It has been less than two weeks since the U.S. presidential election. So far markets have reacted generally positively to the results, although with unsustainable volatility.
The most eye-popping numbers come from the bond market.
The Financial Times reported that global bond values have been reduced by more than $1.5 trillion since the election. The 10-year Treasury note surged by 60 basis points in just three trading days – touching the year’s high of 2.3 percent. Equity markets have rallied sharply and the dollar has surged higher.
The trend has spread outside the U.S. as well, with Japanese 10-year government bonds getting above zero for the first time in two months and hitting levels not seen since February.
Monetary policy is pretty much over and fiscal stimulus seems like the natural next step. Analysts are expecting yields to keep increasing, with some forecasts that call for the 10-year note to get as high as 6 percent in five years, based on the President-elect’s business agenda.
Clearly, markets are responding to the parts of the Trump economic plan that they like best: Increased U.S. infrastructure spending and higher growth, lower taxes, deregulation and, potentially, more inflation. Among market winners are certain commodities that could be used in a grand infrastructure rebuilding plan.
But it goes without saying that markets should not trust that everything going forward will be to their liking.
In a separate development, bond yields have been rising in Italy as markets are already looking forward to the next big political event – the Dec. 4 referendum on constitutional changes in that country.

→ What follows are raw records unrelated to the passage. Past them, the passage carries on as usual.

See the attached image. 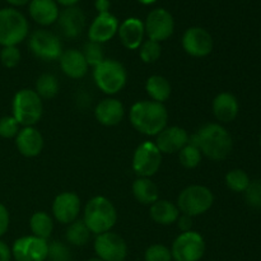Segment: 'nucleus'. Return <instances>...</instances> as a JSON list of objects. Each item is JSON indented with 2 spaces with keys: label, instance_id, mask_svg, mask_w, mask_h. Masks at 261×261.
<instances>
[{
  "label": "nucleus",
  "instance_id": "obj_1",
  "mask_svg": "<svg viewBox=\"0 0 261 261\" xmlns=\"http://www.w3.org/2000/svg\"><path fill=\"white\" fill-rule=\"evenodd\" d=\"M130 122L140 134L157 137L168 122V111L163 103L154 101H138L130 109Z\"/></svg>",
  "mask_w": 261,
  "mask_h": 261
},
{
  "label": "nucleus",
  "instance_id": "obj_2",
  "mask_svg": "<svg viewBox=\"0 0 261 261\" xmlns=\"http://www.w3.org/2000/svg\"><path fill=\"white\" fill-rule=\"evenodd\" d=\"M201 154L212 161H223L233 149V140L221 124H206L195 134Z\"/></svg>",
  "mask_w": 261,
  "mask_h": 261
},
{
  "label": "nucleus",
  "instance_id": "obj_3",
  "mask_svg": "<svg viewBox=\"0 0 261 261\" xmlns=\"http://www.w3.org/2000/svg\"><path fill=\"white\" fill-rule=\"evenodd\" d=\"M83 222L91 233L110 232L117 222V211L112 201L105 196H94L84 206Z\"/></svg>",
  "mask_w": 261,
  "mask_h": 261
},
{
  "label": "nucleus",
  "instance_id": "obj_4",
  "mask_svg": "<svg viewBox=\"0 0 261 261\" xmlns=\"http://www.w3.org/2000/svg\"><path fill=\"white\" fill-rule=\"evenodd\" d=\"M12 111L20 126H35L43 114V103L35 89L23 88L13 97Z\"/></svg>",
  "mask_w": 261,
  "mask_h": 261
},
{
  "label": "nucleus",
  "instance_id": "obj_5",
  "mask_svg": "<svg viewBox=\"0 0 261 261\" xmlns=\"http://www.w3.org/2000/svg\"><path fill=\"white\" fill-rule=\"evenodd\" d=\"M93 81L99 91L107 96H114L126 86V69L115 59H105L99 65L93 68Z\"/></svg>",
  "mask_w": 261,
  "mask_h": 261
},
{
  "label": "nucleus",
  "instance_id": "obj_6",
  "mask_svg": "<svg viewBox=\"0 0 261 261\" xmlns=\"http://www.w3.org/2000/svg\"><path fill=\"white\" fill-rule=\"evenodd\" d=\"M30 24L19 10L14 8L0 9V46H17L28 37Z\"/></svg>",
  "mask_w": 261,
  "mask_h": 261
},
{
  "label": "nucleus",
  "instance_id": "obj_7",
  "mask_svg": "<svg viewBox=\"0 0 261 261\" xmlns=\"http://www.w3.org/2000/svg\"><path fill=\"white\" fill-rule=\"evenodd\" d=\"M214 195L212 190L203 185H191L184 189L177 196V208L181 214L198 217L206 213L213 206Z\"/></svg>",
  "mask_w": 261,
  "mask_h": 261
},
{
  "label": "nucleus",
  "instance_id": "obj_8",
  "mask_svg": "<svg viewBox=\"0 0 261 261\" xmlns=\"http://www.w3.org/2000/svg\"><path fill=\"white\" fill-rule=\"evenodd\" d=\"M162 166V153L154 142H144L138 145L133 155L132 167L138 177L150 178Z\"/></svg>",
  "mask_w": 261,
  "mask_h": 261
},
{
  "label": "nucleus",
  "instance_id": "obj_9",
  "mask_svg": "<svg viewBox=\"0 0 261 261\" xmlns=\"http://www.w3.org/2000/svg\"><path fill=\"white\" fill-rule=\"evenodd\" d=\"M175 261H199L205 254V241L196 231L182 232L176 237L171 249Z\"/></svg>",
  "mask_w": 261,
  "mask_h": 261
},
{
  "label": "nucleus",
  "instance_id": "obj_10",
  "mask_svg": "<svg viewBox=\"0 0 261 261\" xmlns=\"http://www.w3.org/2000/svg\"><path fill=\"white\" fill-rule=\"evenodd\" d=\"M28 46L31 53L43 61L59 60L64 51L60 38L47 30L35 31L28 38Z\"/></svg>",
  "mask_w": 261,
  "mask_h": 261
},
{
  "label": "nucleus",
  "instance_id": "obj_11",
  "mask_svg": "<svg viewBox=\"0 0 261 261\" xmlns=\"http://www.w3.org/2000/svg\"><path fill=\"white\" fill-rule=\"evenodd\" d=\"M145 35L148 40L155 42H163L168 40L175 32V19L173 15L165 8H157L150 10L144 22Z\"/></svg>",
  "mask_w": 261,
  "mask_h": 261
},
{
  "label": "nucleus",
  "instance_id": "obj_12",
  "mask_svg": "<svg viewBox=\"0 0 261 261\" xmlns=\"http://www.w3.org/2000/svg\"><path fill=\"white\" fill-rule=\"evenodd\" d=\"M94 251L97 257L103 261H124L127 256V245L120 234L110 231L97 234Z\"/></svg>",
  "mask_w": 261,
  "mask_h": 261
},
{
  "label": "nucleus",
  "instance_id": "obj_13",
  "mask_svg": "<svg viewBox=\"0 0 261 261\" xmlns=\"http://www.w3.org/2000/svg\"><path fill=\"white\" fill-rule=\"evenodd\" d=\"M47 254L48 242L32 234L15 240L12 247V256L15 261H45Z\"/></svg>",
  "mask_w": 261,
  "mask_h": 261
},
{
  "label": "nucleus",
  "instance_id": "obj_14",
  "mask_svg": "<svg viewBox=\"0 0 261 261\" xmlns=\"http://www.w3.org/2000/svg\"><path fill=\"white\" fill-rule=\"evenodd\" d=\"M181 45L188 55L193 58H205L213 51L214 40L205 28L190 27L184 32Z\"/></svg>",
  "mask_w": 261,
  "mask_h": 261
},
{
  "label": "nucleus",
  "instance_id": "obj_15",
  "mask_svg": "<svg viewBox=\"0 0 261 261\" xmlns=\"http://www.w3.org/2000/svg\"><path fill=\"white\" fill-rule=\"evenodd\" d=\"M81 206V198L73 191L59 194L53 201L54 218L61 224L73 223L78 219Z\"/></svg>",
  "mask_w": 261,
  "mask_h": 261
},
{
  "label": "nucleus",
  "instance_id": "obj_16",
  "mask_svg": "<svg viewBox=\"0 0 261 261\" xmlns=\"http://www.w3.org/2000/svg\"><path fill=\"white\" fill-rule=\"evenodd\" d=\"M189 137L184 127L181 126H166L160 134L155 137L154 144L162 154H173L178 153L189 143Z\"/></svg>",
  "mask_w": 261,
  "mask_h": 261
},
{
  "label": "nucleus",
  "instance_id": "obj_17",
  "mask_svg": "<svg viewBox=\"0 0 261 261\" xmlns=\"http://www.w3.org/2000/svg\"><path fill=\"white\" fill-rule=\"evenodd\" d=\"M119 25V19L110 12L98 14L89 25V41L102 45V43L112 40L117 35Z\"/></svg>",
  "mask_w": 261,
  "mask_h": 261
},
{
  "label": "nucleus",
  "instance_id": "obj_18",
  "mask_svg": "<svg viewBox=\"0 0 261 261\" xmlns=\"http://www.w3.org/2000/svg\"><path fill=\"white\" fill-rule=\"evenodd\" d=\"M43 144L42 134L35 126L22 127L15 137V147L23 157H37L42 152Z\"/></svg>",
  "mask_w": 261,
  "mask_h": 261
},
{
  "label": "nucleus",
  "instance_id": "obj_19",
  "mask_svg": "<svg viewBox=\"0 0 261 261\" xmlns=\"http://www.w3.org/2000/svg\"><path fill=\"white\" fill-rule=\"evenodd\" d=\"M117 35L124 47H126L127 50H138L144 42V22L135 17L126 18L119 25Z\"/></svg>",
  "mask_w": 261,
  "mask_h": 261
},
{
  "label": "nucleus",
  "instance_id": "obj_20",
  "mask_svg": "<svg viewBox=\"0 0 261 261\" xmlns=\"http://www.w3.org/2000/svg\"><path fill=\"white\" fill-rule=\"evenodd\" d=\"M125 116V107L119 99L105 98L94 109V117L103 126H116Z\"/></svg>",
  "mask_w": 261,
  "mask_h": 261
},
{
  "label": "nucleus",
  "instance_id": "obj_21",
  "mask_svg": "<svg viewBox=\"0 0 261 261\" xmlns=\"http://www.w3.org/2000/svg\"><path fill=\"white\" fill-rule=\"evenodd\" d=\"M59 27L66 38H76L86 27V15L76 7L65 8L59 14Z\"/></svg>",
  "mask_w": 261,
  "mask_h": 261
},
{
  "label": "nucleus",
  "instance_id": "obj_22",
  "mask_svg": "<svg viewBox=\"0 0 261 261\" xmlns=\"http://www.w3.org/2000/svg\"><path fill=\"white\" fill-rule=\"evenodd\" d=\"M61 71L70 79H82L88 73V64L84 59L82 51L76 48H69V50L63 51L60 59Z\"/></svg>",
  "mask_w": 261,
  "mask_h": 261
},
{
  "label": "nucleus",
  "instance_id": "obj_23",
  "mask_svg": "<svg viewBox=\"0 0 261 261\" xmlns=\"http://www.w3.org/2000/svg\"><path fill=\"white\" fill-rule=\"evenodd\" d=\"M212 110L216 119L222 124L232 122L237 117L240 111V105L236 97L229 92H222L214 97L212 102Z\"/></svg>",
  "mask_w": 261,
  "mask_h": 261
},
{
  "label": "nucleus",
  "instance_id": "obj_24",
  "mask_svg": "<svg viewBox=\"0 0 261 261\" xmlns=\"http://www.w3.org/2000/svg\"><path fill=\"white\" fill-rule=\"evenodd\" d=\"M31 18L42 27L54 24L59 19V5L55 0H31L28 4Z\"/></svg>",
  "mask_w": 261,
  "mask_h": 261
},
{
  "label": "nucleus",
  "instance_id": "obj_25",
  "mask_svg": "<svg viewBox=\"0 0 261 261\" xmlns=\"http://www.w3.org/2000/svg\"><path fill=\"white\" fill-rule=\"evenodd\" d=\"M180 214L176 204L168 200H163V199H158L154 204L150 205L149 209L150 218L161 226H171V224L176 223Z\"/></svg>",
  "mask_w": 261,
  "mask_h": 261
},
{
  "label": "nucleus",
  "instance_id": "obj_26",
  "mask_svg": "<svg viewBox=\"0 0 261 261\" xmlns=\"http://www.w3.org/2000/svg\"><path fill=\"white\" fill-rule=\"evenodd\" d=\"M133 195L138 203L152 205L160 199V189L148 177H138L133 182Z\"/></svg>",
  "mask_w": 261,
  "mask_h": 261
},
{
  "label": "nucleus",
  "instance_id": "obj_27",
  "mask_svg": "<svg viewBox=\"0 0 261 261\" xmlns=\"http://www.w3.org/2000/svg\"><path fill=\"white\" fill-rule=\"evenodd\" d=\"M145 91L150 99L160 103H165L172 93L170 81L162 75H150L145 82Z\"/></svg>",
  "mask_w": 261,
  "mask_h": 261
},
{
  "label": "nucleus",
  "instance_id": "obj_28",
  "mask_svg": "<svg viewBox=\"0 0 261 261\" xmlns=\"http://www.w3.org/2000/svg\"><path fill=\"white\" fill-rule=\"evenodd\" d=\"M30 228L32 236L47 241L54 231V221L46 212H36L30 218Z\"/></svg>",
  "mask_w": 261,
  "mask_h": 261
},
{
  "label": "nucleus",
  "instance_id": "obj_29",
  "mask_svg": "<svg viewBox=\"0 0 261 261\" xmlns=\"http://www.w3.org/2000/svg\"><path fill=\"white\" fill-rule=\"evenodd\" d=\"M91 234V231L86 226L83 219H76L73 223L68 224L65 239L73 246H84V245L88 244Z\"/></svg>",
  "mask_w": 261,
  "mask_h": 261
},
{
  "label": "nucleus",
  "instance_id": "obj_30",
  "mask_svg": "<svg viewBox=\"0 0 261 261\" xmlns=\"http://www.w3.org/2000/svg\"><path fill=\"white\" fill-rule=\"evenodd\" d=\"M60 84L58 78L53 74H42L37 78L35 84V92L41 97V99H53L59 94Z\"/></svg>",
  "mask_w": 261,
  "mask_h": 261
},
{
  "label": "nucleus",
  "instance_id": "obj_31",
  "mask_svg": "<svg viewBox=\"0 0 261 261\" xmlns=\"http://www.w3.org/2000/svg\"><path fill=\"white\" fill-rule=\"evenodd\" d=\"M250 182H251V180H250L249 175L240 168L231 170L226 175L227 188L233 193H245V190L249 188Z\"/></svg>",
  "mask_w": 261,
  "mask_h": 261
},
{
  "label": "nucleus",
  "instance_id": "obj_32",
  "mask_svg": "<svg viewBox=\"0 0 261 261\" xmlns=\"http://www.w3.org/2000/svg\"><path fill=\"white\" fill-rule=\"evenodd\" d=\"M201 157H203V154H201L199 147L190 144V143H188V144L178 152V160H180V163L185 168H189V170H193V168L198 167L201 162Z\"/></svg>",
  "mask_w": 261,
  "mask_h": 261
},
{
  "label": "nucleus",
  "instance_id": "obj_33",
  "mask_svg": "<svg viewBox=\"0 0 261 261\" xmlns=\"http://www.w3.org/2000/svg\"><path fill=\"white\" fill-rule=\"evenodd\" d=\"M162 55V46L160 42L147 40L139 47L140 60L145 64H154Z\"/></svg>",
  "mask_w": 261,
  "mask_h": 261
},
{
  "label": "nucleus",
  "instance_id": "obj_34",
  "mask_svg": "<svg viewBox=\"0 0 261 261\" xmlns=\"http://www.w3.org/2000/svg\"><path fill=\"white\" fill-rule=\"evenodd\" d=\"M82 54H83L88 66H92V68H96L97 65H99L105 60V51L101 43L88 41L84 45Z\"/></svg>",
  "mask_w": 261,
  "mask_h": 261
},
{
  "label": "nucleus",
  "instance_id": "obj_35",
  "mask_svg": "<svg viewBox=\"0 0 261 261\" xmlns=\"http://www.w3.org/2000/svg\"><path fill=\"white\" fill-rule=\"evenodd\" d=\"M145 261H172V254L167 246L161 244H154L145 250Z\"/></svg>",
  "mask_w": 261,
  "mask_h": 261
},
{
  "label": "nucleus",
  "instance_id": "obj_36",
  "mask_svg": "<svg viewBox=\"0 0 261 261\" xmlns=\"http://www.w3.org/2000/svg\"><path fill=\"white\" fill-rule=\"evenodd\" d=\"M0 63L8 69H13L20 63V51L17 46H5L0 51Z\"/></svg>",
  "mask_w": 261,
  "mask_h": 261
},
{
  "label": "nucleus",
  "instance_id": "obj_37",
  "mask_svg": "<svg viewBox=\"0 0 261 261\" xmlns=\"http://www.w3.org/2000/svg\"><path fill=\"white\" fill-rule=\"evenodd\" d=\"M71 252L65 244L60 241H53L48 244L47 259L51 261H69Z\"/></svg>",
  "mask_w": 261,
  "mask_h": 261
},
{
  "label": "nucleus",
  "instance_id": "obj_38",
  "mask_svg": "<svg viewBox=\"0 0 261 261\" xmlns=\"http://www.w3.org/2000/svg\"><path fill=\"white\" fill-rule=\"evenodd\" d=\"M20 125L13 116H3L0 119V137L4 139H12L17 137Z\"/></svg>",
  "mask_w": 261,
  "mask_h": 261
},
{
  "label": "nucleus",
  "instance_id": "obj_39",
  "mask_svg": "<svg viewBox=\"0 0 261 261\" xmlns=\"http://www.w3.org/2000/svg\"><path fill=\"white\" fill-rule=\"evenodd\" d=\"M245 200L251 208H261V181H251L245 190Z\"/></svg>",
  "mask_w": 261,
  "mask_h": 261
},
{
  "label": "nucleus",
  "instance_id": "obj_40",
  "mask_svg": "<svg viewBox=\"0 0 261 261\" xmlns=\"http://www.w3.org/2000/svg\"><path fill=\"white\" fill-rule=\"evenodd\" d=\"M10 224V216L8 212L7 206L0 203V237L4 236L9 229Z\"/></svg>",
  "mask_w": 261,
  "mask_h": 261
},
{
  "label": "nucleus",
  "instance_id": "obj_41",
  "mask_svg": "<svg viewBox=\"0 0 261 261\" xmlns=\"http://www.w3.org/2000/svg\"><path fill=\"white\" fill-rule=\"evenodd\" d=\"M176 223H177L178 229H181V232L191 231V228H193V218L186 216V214H180Z\"/></svg>",
  "mask_w": 261,
  "mask_h": 261
},
{
  "label": "nucleus",
  "instance_id": "obj_42",
  "mask_svg": "<svg viewBox=\"0 0 261 261\" xmlns=\"http://www.w3.org/2000/svg\"><path fill=\"white\" fill-rule=\"evenodd\" d=\"M12 257V249L0 240V261H10Z\"/></svg>",
  "mask_w": 261,
  "mask_h": 261
},
{
  "label": "nucleus",
  "instance_id": "obj_43",
  "mask_svg": "<svg viewBox=\"0 0 261 261\" xmlns=\"http://www.w3.org/2000/svg\"><path fill=\"white\" fill-rule=\"evenodd\" d=\"M94 8L98 12V14L102 13H109L110 8H111V2L110 0H96L94 2Z\"/></svg>",
  "mask_w": 261,
  "mask_h": 261
},
{
  "label": "nucleus",
  "instance_id": "obj_44",
  "mask_svg": "<svg viewBox=\"0 0 261 261\" xmlns=\"http://www.w3.org/2000/svg\"><path fill=\"white\" fill-rule=\"evenodd\" d=\"M58 3V5H63L65 8H70V7H75V4H78L81 0H55Z\"/></svg>",
  "mask_w": 261,
  "mask_h": 261
},
{
  "label": "nucleus",
  "instance_id": "obj_45",
  "mask_svg": "<svg viewBox=\"0 0 261 261\" xmlns=\"http://www.w3.org/2000/svg\"><path fill=\"white\" fill-rule=\"evenodd\" d=\"M7 3H9L12 7H23L25 4H30L31 0H5Z\"/></svg>",
  "mask_w": 261,
  "mask_h": 261
},
{
  "label": "nucleus",
  "instance_id": "obj_46",
  "mask_svg": "<svg viewBox=\"0 0 261 261\" xmlns=\"http://www.w3.org/2000/svg\"><path fill=\"white\" fill-rule=\"evenodd\" d=\"M138 2L143 5H150V4H154L157 0H138Z\"/></svg>",
  "mask_w": 261,
  "mask_h": 261
},
{
  "label": "nucleus",
  "instance_id": "obj_47",
  "mask_svg": "<svg viewBox=\"0 0 261 261\" xmlns=\"http://www.w3.org/2000/svg\"><path fill=\"white\" fill-rule=\"evenodd\" d=\"M87 261H103V260H101V259H99V257H92V259H89V260H87Z\"/></svg>",
  "mask_w": 261,
  "mask_h": 261
},
{
  "label": "nucleus",
  "instance_id": "obj_48",
  "mask_svg": "<svg viewBox=\"0 0 261 261\" xmlns=\"http://www.w3.org/2000/svg\"><path fill=\"white\" fill-rule=\"evenodd\" d=\"M260 147H261V137H260Z\"/></svg>",
  "mask_w": 261,
  "mask_h": 261
}]
</instances>
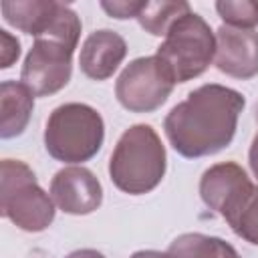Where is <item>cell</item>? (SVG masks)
<instances>
[{
    "label": "cell",
    "mask_w": 258,
    "mask_h": 258,
    "mask_svg": "<svg viewBox=\"0 0 258 258\" xmlns=\"http://www.w3.org/2000/svg\"><path fill=\"white\" fill-rule=\"evenodd\" d=\"M246 99L224 85H202L165 117L163 129L171 147L183 157L214 155L234 139Z\"/></svg>",
    "instance_id": "cell-1"
},
{
    "label": "cell",
    "mask_w": 258,
    "mask_h": 258,
    "mask_svg": "<svg viewBox=\"0 0 258 258\" xmlns=\"http://www.w3.org/2000/svg\"><path fill=\"white\" fill-rule=\"evenodd\" d=\"M165 165L167 155L157 131L139 123L119 137L109 159V175L117 189L141 196L161 183Z\"/></svg>",
    "instance_id": "cell-2"
},
{
    "label": "cell",
    "mask_w": 258,
    "mask_h": 258,
    "mask_svg": "<svg viewBox=\"0 0 258 258\" xmlns=\"http://www.w3.org/2000/svg\"><path fill=\"white\" fill-rule=\"evenodd\" d=\"M105 139V123L97 109L85 103L56 107L44 127L46 151L64 163H83L95 157Z\"/></svg>",
    "instance_id": "cell-3"
},
{
    "label": "cell",
    "mask_w": 258,
    "mask_h": 258,
    "mask_svg": "<svg viewBox=\"0 0 258 258\" xmlns=\"http://www.w3.org/2000/svg\"><path fill=\"white\" fill-rule=\"evenodd\" d=\"M155 56L173 83H185L200 77L214 60L216 36L210 24L189 10L171 24Z\"/></svg>",
    "instance_id": "cell-4"
},
{
    "label": "cell",
    "mask_w": 258,
    "mask_h": 258,
    "mask_svg": "<svg viewBox=\"0 0 258 258\" xmlns=\"http://www.w3.org/2000/svg\"><path fill=\"white\" fill-rule=\"evenodd\" d=\"M0 214L24 232H42L54 220L52 198L36 183L24 161L2 159Z\"/></svg>",
    "instance_id": "cell-5"
},
{
    "label": "cell",
    "mask_w": 258,
    "mask_h": 258,
    "mask_svg": "<svg viewBox=\"0 0 258 258\" xmlns=\"http://www.w3.org/2000/svg\"><path fill=\"white\" fill-rule=\"evenodd\" d=\"M173 85L175 83L155 54L141 56L123 69L115 85V95L127 111L151 113L167 101Z\"/></svg>",
    "instance_id": "cell-6"
},
{
    "label": "cell",
    "mask_w": 258,
    "mask_h": 258,
    "mask_svg": "<svg viewBox=\"0 0 258 258\" xmlns=\"http://www.w3.org/2000/svg\"><path fill=\"white\" fill-rule=\"evenodd\" d=\"M73 52L75 48L62 42L36 38L20 71L22 85H26L34 97H48L58 93L71 81Z\"/></svg>",
    "instance_id": "cell-7"
},
{
    "label": "cell",
    "mask_w": 258,
    "mask_h": 258,
    "mask_svg": "<svg viewBox=\"0 0 258 258\" xmlns=\"http://www.w3.org/2000/svg\"><path fill=\"white\" fill-rule=\"evenodd\" d=\"M254 187L256 185L250 181L246 171L234 161L212 165L200 179V196L204 204L228 224L242 210Z\"/></svg>",
    "instance_id": "cell-8"
},
{
    "label": "cell",
    "mask_w": 258,
    "mask_h": 258,
    "mask_svg": "<svg viewBox=\"0 0 258 258\" xmlns=\"http://www.w3.org/2000/svg\"><path fill=\"white\" fill-rule=\"evenodd\" d=\"M50 198L64 214L85 216L103 202V187L95 173L83 165L62 167L50 181Z\"/></svg>",
    "instance_id": "cell-9"
},
{
    "label": "cell",
    "mask_w": 258,
    "mask_h": 258,
    "mask_svg": "<svg viewBox=\"0 0 258 258\" xmlns=\"http://www.w3.org/2000/svg\"><path fill=\"white\" fill-rule=\"evenodd\" d=\"M216 67L234 79L258 75V32L222 24L216 30Z\"/></svg>",
    "instance_id": "cell-10"
},
{
    "label": "cell",
    "mask_w": 258,
    "mask_h": 258,
    "mask_svg": "<svg viewBox=\"0 0 258 258\" xmlns=\"http://www.w3.org/2000/svg\"><path fill=\"white\" fill-rule=\"evenodd\" d=\"M125 54H127L125 38L115 30L103 28L87 36V40L81 46L79 64L89 79L105 81L119 69Z\"/></svg>",
    "instance_id": "cell-11"
},
{
    "label": "cell",
    "mask_w": 258,
    "mask_h": 258,
    "mask_svg": "<svg viewBox=\"0 0 258 258\" xmlns=\"http://www.w3.org/2000/svg\"><path fill=\"white\" fill-rule=\"evenodd\" d=\"M34 109L32 91L16 81H4L0 85V137L10 139L20 135Z\"/></svg>",
    "instance_id": "cell-12"
},
{
    "label": "cell",
    "mask_w": 258,
    "mask_h": 258,
    "mask_svg": "<svg viewBox=\"0 0 258 258\" xmlns=\"http://www.w3.org/2000/svg\"><path fill=\"white\" fill-rule=\"evenodd\" d=\"M58 2L52 0H26V2H2V14L14 28L32 34L34 38L42 34L50 18L56 12Z\"/></svg>",
    "instance_id": "cell-13"
},
{
    "label": "cell",
    "mask_w": 258,
    "mask_h": 258,
    "mask_svg": "<svg viewBox=\"0 0 258 258\" xmlns=\"http://www.w3.org/2000/svg\"><path fill=\"white\" fill-rule=\"evenodd\" d=\"M167 256L169 258H240L236 248L226 240L198 232L177 236L169 244Z\"/></svg>",
    "instance_id": "cell-14"
},
{
    "label": "cell",
    "mask_w": 258,
    "mask_h": 258,
    "mask_svg": "<svg viewBox=\"0 0 258 258\" xmlns=\"http://www.w3.org/2000/svg\"><path fill=\"white\" fill-rule=\"evenodd\" d=\"M189 12L187 2H149L145 0L141 4V10L137 14V20L143 30H147L153 36H165L171 24Z\"/></svg>",
    "instance_id": "cell-15"
},
{
    "label": "cell",
    "mask_w": 258,
    "mask_h": 258,
    "mask_svg": "<svg viewBox=\"0 0 258 258\" xmlns=\"http://www.w3.org/2000/svg\"><path fill=\"white\" fill-rule=\"evenodd\" d=\"M216 10L228 26L248 30L258 26V0H220L216 2Z\"/></svg>",
    "instance_id": "cell-16"
},
{
    "label": "cell",
    "mask_w": 258,
    "mask_h": 258,
    "mask_svg": "<svg viewBox=\"0 0 258 258\" xmlns=\"http://www.w3.org/2000/svg\"><path fill=\"white\" fill-rule=\"evenodd\" d=\"M230 228L246 242L258 246V187H254L242 210L230 222Z\"/></svg>",
    "instance_id": "cell-17"
},
{
    "label": "cell",
    "mask_w": 258,
    "mask_h": 258,
    "mask_svg": "<svg viewBox=\"0 0 258 258\" xmlns=\"http://www.w3.org/2000/svg\"><path fill=\"white\" fill-rule=\"evenodd\" d=\"M141 4L143 2H135V0H129L127 2V0H121V2H103L101 8L109 16L123 20V18H137V14L141 10Z\"/></svg>",
    "instance_id": "cell-18"
},
{
    "label": "cell",
    "mask_w": 258,
    "mask_h": 258,
    "mask_svg": "<svg viewBox=\"0 0 258 258\" xmlns=\"http://www.w3.org/2000/svg\"><path fill=\"white\" fill-rule=\"evenodd\" d=\"M20 54V42L8 34L6 30H0V67L8 69Z\"/></svg>",
    "instance_id": "cell-19"
},
{
    "label": "cell",
    "mask_w": 258,
    "mask_h": 258,
    "mask_svg": "<svg viewBox=\"0 0 258 258\" xmlns=\"http://www.w3.org/2000/svg\"><path fill=\"white\" fill-rule=\"evenodd\" d=\"M250 167H252L254 177L258 179V133H256V137L252 139V145H250Z\"/></svg>",
    "instance_id": "cell-20"
},
{
    "label": "cell",
    "mask_w": 258,
    "mask_h": 258,
    "mask_svg": "<svg viewBox=\"0 0 258 258\" xmlns=\"http://www.w3.org/2000/svg\"><path fill=\"white\" fill-rule=\"evenodd\" d=\"M67 258H105L101 252H97V250H93V248H83V250H75V252H71Z\"/></svg>",
    "instance_id": "cell-21"
},
{
    "label": "cell",
    "mask_w": 258,
    "mask_h": 258,
    "mask_svg": "<svg viewBox=\"0 0 258 258\" xmlns=\"http://www.w3.org/2000/svg\"><path fill=\"white\" fill-rule=\"evenodd\" d=\"M131 258H169V256H167V252L163 254V252H157V250H139Z\"/></svg>",
    "instance_id": "cell-22"
},
{
    "label": "cell",
    "mask_w": 258,
    "mask_h": 258,
    "mask_svg": "<svg viewBox=\"0 0 258 258\" xmlns=\"http://www.w3.org/2000/svg\"><path fill=\"white\" fill-rule=\"evenodd\" d=\"M256 121H258V105H256Z\"/></svg>",
    "instance_id": "cell-23"
}]
</instances>
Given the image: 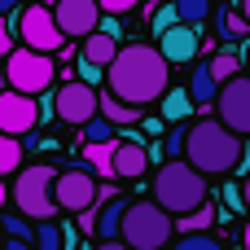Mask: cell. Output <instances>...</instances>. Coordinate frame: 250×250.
Segmentation results:
<instances>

In that market we are seeing a sell-off due to concerns that the same wave of populism that brought in Brexit and Trump will prevail there. Italy actually has a 50-year bond that has lost 14 percent of its value over the past month.
This particular sell-off is based on – you guessed it – public opinion polls that show the populist side winning. Of course with polls having been completely wrong on the last three major political events – last year’s U.K. election, Brexit and the U.S. election – you have to wonder why markets put any credence in them at all.
My View: We are still early in the game and a lot can change over the coming months. There is no doubt we will see setbacks, but if a positive, pro-growth agenda prevails, we should expect higher growth, higher inflation and, potentially, a higher U.S. dollar.